Finding happiness after selling your business | March 28, 2014 | Pleasanton Weekly | |

Pleasanton Weekly

- March 28, 2014

Finding happiness after selling your business

Too many would-be golf partners still working?

by Gary Alt

Three out of four business owners regretted their decision to sell their business just one year later, according to a study by PriceWaterhouse Coopers. That's a surprising statistic when you consider that a business owner can receive cash or stock equal to several years' worth of the company's revenue. If you didn't save enough for retirement while working, selling the business could provide more than enough in a single transaction.

It's also surprising because retirees have learned new ways to remain active and healthy. If you love to golf, there are more than 900 courses in California alone. So what's not to be happy about selling your business?

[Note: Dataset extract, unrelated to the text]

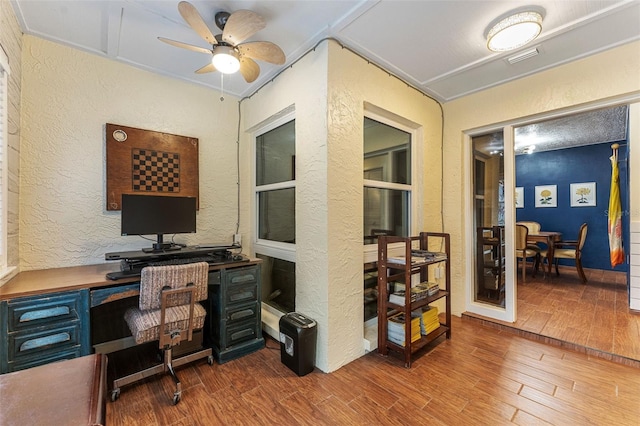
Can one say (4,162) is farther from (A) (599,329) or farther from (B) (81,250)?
(A) (599,329)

It turns out that selling a business brings challenges most owners didn't plan for. What didn't they foresee? Before we look at that, let's consider another fact: business owners are very happy.

Survey after survey confirms that there's a reason why owning your own business is part of the American Dream. The overwhelming majority of business owners are very happy with their business and feel that they're happier than if they worked for someone else. (Note: if you're unhappy being a business owner, this should be a wake-up call for you to figure out what changes you need to make.)

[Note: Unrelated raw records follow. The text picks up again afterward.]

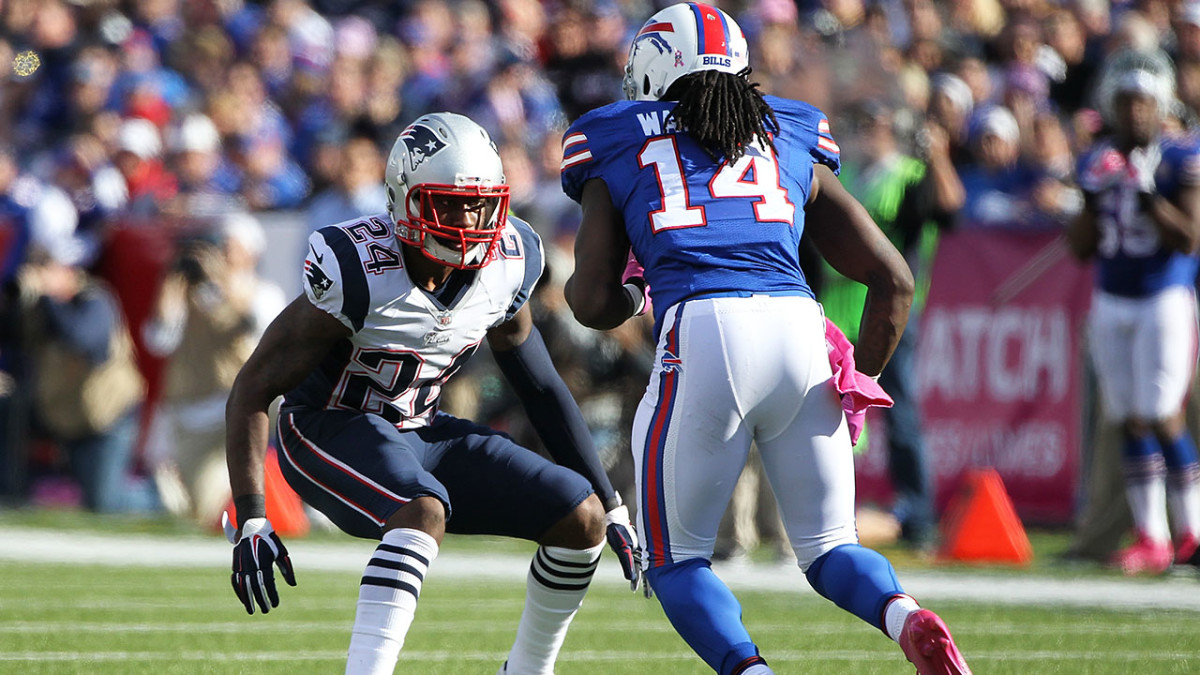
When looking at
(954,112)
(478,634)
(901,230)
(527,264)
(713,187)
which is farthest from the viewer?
(954,112)

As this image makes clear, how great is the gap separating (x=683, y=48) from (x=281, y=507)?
565 cm

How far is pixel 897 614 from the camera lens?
3.50 meters

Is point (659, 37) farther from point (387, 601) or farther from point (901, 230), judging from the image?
point (901, 230)

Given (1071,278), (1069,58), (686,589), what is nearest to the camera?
(686,589)

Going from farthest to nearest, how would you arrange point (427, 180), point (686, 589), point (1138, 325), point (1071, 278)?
point (1071, 278)
point (1138, 325)
point (427, 180)
point (686, 589)

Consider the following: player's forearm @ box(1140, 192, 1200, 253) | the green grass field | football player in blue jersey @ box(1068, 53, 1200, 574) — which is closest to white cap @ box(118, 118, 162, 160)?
the green grass field

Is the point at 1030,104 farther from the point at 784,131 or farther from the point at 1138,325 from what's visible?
the point at 784,131

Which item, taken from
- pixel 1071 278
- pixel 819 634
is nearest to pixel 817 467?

It turns out that owners have it so good that it's hard to find the same level of satisfaction in retirement. If retiring isn't as satisfying as working, why is that? Let's look at some common issues that arise with business owners:

* Where's my money going?

Even if the selling price seemed like a lot of money, their lifestyle can require more money than they expected, especially after a few years of inflation. Once you stop adding to your investments and start withdrawing, you suddenly feel like you have to pinch pennies so you don't run out of money. This is especially important if the boundary between business and personal bank accounts was fuzzy at times. Knowing how much money you need to retire comfortably is an important consideration in knowing when to sell.

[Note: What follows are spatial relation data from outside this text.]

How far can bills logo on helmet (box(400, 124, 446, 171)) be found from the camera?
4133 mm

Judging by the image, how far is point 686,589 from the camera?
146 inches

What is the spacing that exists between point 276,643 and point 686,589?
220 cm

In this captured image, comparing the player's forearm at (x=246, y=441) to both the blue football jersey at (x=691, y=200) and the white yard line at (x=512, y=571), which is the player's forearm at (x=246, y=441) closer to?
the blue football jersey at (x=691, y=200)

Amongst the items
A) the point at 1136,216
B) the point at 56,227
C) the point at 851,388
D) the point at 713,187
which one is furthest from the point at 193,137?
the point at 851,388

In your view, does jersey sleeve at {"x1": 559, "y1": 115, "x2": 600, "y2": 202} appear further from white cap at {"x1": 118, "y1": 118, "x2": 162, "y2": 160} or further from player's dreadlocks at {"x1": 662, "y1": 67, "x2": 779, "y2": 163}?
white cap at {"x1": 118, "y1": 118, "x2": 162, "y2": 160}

* Most of my friends aren't available

For many owners, their social network includes the people they worked with and industry colleagues. They spent years developing their professional network and many of their colleagues are still working (so much for golfing every day!). This is especially important for women, who are natural social connectors in the community. After building a strong business network, how do you stay connected without the shared challenges and successes of running a business?

* How do I keep score?

Business owners are typically achievement- and action-oriented people. The success of their business provides inherent satisfaction to them. Once they sell the business, what drives them?

As part of your plan to sell your business, do some soul-searching to figure out how you're going to find the same level of satisfaction that you had while running the business. There are many more factors to consider beyond the valuation of the company, and good planning can help ensure your happiness long after the ink is dry on contract.

Gary Alt is co-founder of Monterey Private Wealth in Pleasanton, and is a member of the Exit Planning Institute.